Текст
================================

Кстати, Мильчин в рецензии для портала Виго вообще говорит о том, почему к данной книге – да и ко всем произведениям Яхиной – нельзя подходить с меркой исторического соответствия: «Яхина пишет не исторические романы… Жанр Яхиной – притча. Эшелон на Самарканд – это, конечно же, Ноев ковчег, а красноармеец Деев не кто иной, как Ной. При этом он и комиссарша Белая – Адам и Ева на пустой земле; среди деяний Деева постоянное присвоение всем персонажам имен и прозвищ, а это как раз работа Адама. Но Деев еще и Моисей, ведущий свой народ в Землю обетованную…У Яхиной густо от метафор и отсылок, так было и в предыдущих книгах, но здесь этот прием особенно ярок».
Я вижу «Эшелон на Самарканд» так же. На мой взгляд, притчевость и метафоричность этой книги виной тому, что с нею что-то, как сейчас принято говорить, «не так». Эта история о спасении голодающих детей благодаря горю невинных и слабых должна была звучать надрывнее двух ранних книг Яхиной, где страдают взрослые, к тому же неоднозначные. Но увы: трагизма в ней столько же, сколько в советском неологизме «голдети», коим пестрит книга.
Из книг Яхиной наиболее органична в моих глазах «Зулейха». Не зря писательница говорила в интервью (https://rg.ru/2015/11/18/yahina.html) 2015 года, что воспользовалась для ее сюжета историей своей родной бабушки. Правда, бабушке было семь лет, когда их семью раскулачили и сослали на приток Ангары. Следовательно, судьба самой Зулейхи основана на биографиях более старших членов рода. Но это не так важно. Память рода, личная связь с глобальными событиями – мистическая и сильная вещь. Полагаю, она и водила пером Яхиной, когда та писала «Зулейху», и сообщила ее тексту какое-то особое вдохновение и эмоциональность (и то, что книга написана «картинками», как сценарий, видимо, из остроты авторских переживаний и сложилось). Тем самым меня роман о Зулейхе и впечатлил.

================================

Исходные данные
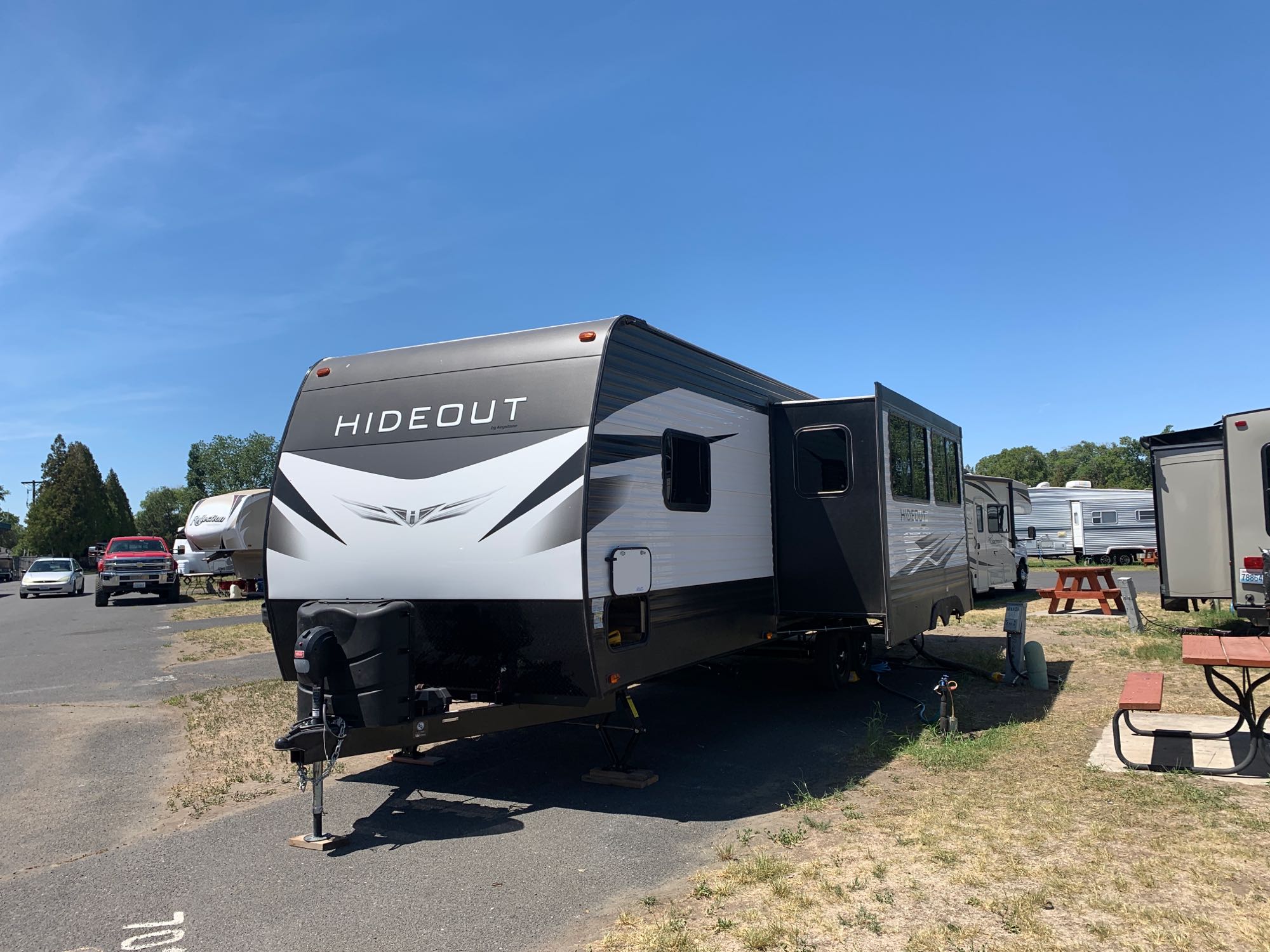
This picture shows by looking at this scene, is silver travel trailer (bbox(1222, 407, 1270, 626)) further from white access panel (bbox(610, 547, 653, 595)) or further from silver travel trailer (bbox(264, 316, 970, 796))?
white access panel (bbox(610, 547, 653, 595))

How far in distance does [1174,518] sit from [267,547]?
1178 centimetres

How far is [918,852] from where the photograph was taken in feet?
15.5

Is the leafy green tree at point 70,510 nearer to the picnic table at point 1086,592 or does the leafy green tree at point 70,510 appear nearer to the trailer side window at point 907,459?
the picnic table at point 1086,592

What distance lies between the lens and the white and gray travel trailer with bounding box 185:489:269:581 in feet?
78.6

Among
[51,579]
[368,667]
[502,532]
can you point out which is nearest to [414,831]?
[368,667]

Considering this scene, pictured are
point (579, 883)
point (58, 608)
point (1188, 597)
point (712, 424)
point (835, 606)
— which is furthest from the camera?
point (58, 608)

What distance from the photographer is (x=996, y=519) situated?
19203 millimetres

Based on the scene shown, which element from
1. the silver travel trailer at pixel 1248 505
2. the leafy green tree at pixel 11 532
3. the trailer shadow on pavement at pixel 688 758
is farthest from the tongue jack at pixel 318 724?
the leafy green tree at pixel 11 532

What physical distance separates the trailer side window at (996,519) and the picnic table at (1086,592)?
7.02ft

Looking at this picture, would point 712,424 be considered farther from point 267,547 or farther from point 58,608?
point 58,608

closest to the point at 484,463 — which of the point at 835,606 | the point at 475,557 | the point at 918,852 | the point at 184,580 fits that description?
the point at 475,557

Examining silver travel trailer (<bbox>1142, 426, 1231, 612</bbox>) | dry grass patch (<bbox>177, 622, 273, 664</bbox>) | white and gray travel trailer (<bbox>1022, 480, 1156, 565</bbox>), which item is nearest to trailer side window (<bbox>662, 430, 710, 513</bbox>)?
dry grass patch (<bbox>177, 622, 273, 664</bbox>)

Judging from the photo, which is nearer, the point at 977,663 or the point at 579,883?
the point at 579,883

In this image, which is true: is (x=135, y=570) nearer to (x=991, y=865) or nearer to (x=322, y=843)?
(x=322, y=843)
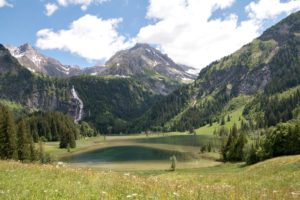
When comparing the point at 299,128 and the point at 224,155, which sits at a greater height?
the point at 299,128

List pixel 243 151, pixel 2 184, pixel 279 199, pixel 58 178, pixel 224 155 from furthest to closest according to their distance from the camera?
pixel 224 155, pixel 243 151, pixel 58 178, pixel 2 184, pixel 279 199

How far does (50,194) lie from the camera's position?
1378 centimetres

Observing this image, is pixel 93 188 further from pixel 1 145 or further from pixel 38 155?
pixel 38 155

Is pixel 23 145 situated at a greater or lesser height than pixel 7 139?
Answer: lesser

================================

Задания
1. Назовите всех библейских персонажей, с которыми в цитате Мильчина из текста о книгах Яхиной сравниваются герои «Эшелона на Самарканд».
2. Выведите отрывок из текста о книгах Яхиной от «Из книг Яхиной» до «Зулейхе и впечатлил.» включительно.
3. Продолжите текст о книгах Яхиной дальше, начиная с места, где он заканчивается.
Данные здесь никакой роли не играют.

Ответы к заданиям
1. Ной, Адам, Ева, Моисей

2.
Из книг Яхиной наиболее органична в моих глазах «Зулейха». Не зря писательница говорила в интервью (https://rg.ru/2015/11/18/yahina.html) 2015 года, что воспользовалась для ее сюжета историей своей родной бабушки. Правда, бабушке было семь лет, когда их семью раскулачили и сослали на приток Ангары. Следовательно, судьба самой Зулейхи основана на биографиях более старших членов рода. Но это не так важно. Память рода, личная связь с глобальными событиями – мистическая и сильная вещь. Полагаю, она и водила пером Яхиной, когда та писала «Зулейху», и сообщила ее тексту какое-то особое вдохновение и эмоциональность (и то, что книга написана «картинками», как сценарий, видимо, из остроты авторских переживаний и сложилось). Тем самым меня роман о Зулейхе и впечатлил.

3.
Вторая книга Яхиной, «Дети мои», по словам автора, была построена намеренно таким образом, чтобы как можно больше отличаться от первой. Потому она и подана не как сценарий, а как литературный текст. Потому в ней действуют не татары, а немцы Поволжья (хотя Яхина говорила, что в начале задумки был роман о татарском мальчике, попавшем в немецкую семью, – но выходило так похоже на «Зулейху», что она отказалась от этой идеи). То есть человеческая заинтересованность в изложении драмы рода сменилась заинтересованностью писателя сочинить и преподнести историю «незнакомого» ей человека.
Думаю, именно эта мотивация и сработала. Яхина придумала образ немого Якоба Баха, живущего «изнутри, ощущениями» и сочиняющего сказки. Основным ключом к этому роману автор называла мифологию и немецкие сказки. В итоге «Дети мои» напоминают сильно разросшуюся сказку братьев Гримм – а они, известно, не для детей, а для взрослых, очень жестокие и чаще всего не нравоучительные, а подобные стихийному бедствию. Так что роман о Якобе Бахе и его богоданной семье удался как страшная сказка.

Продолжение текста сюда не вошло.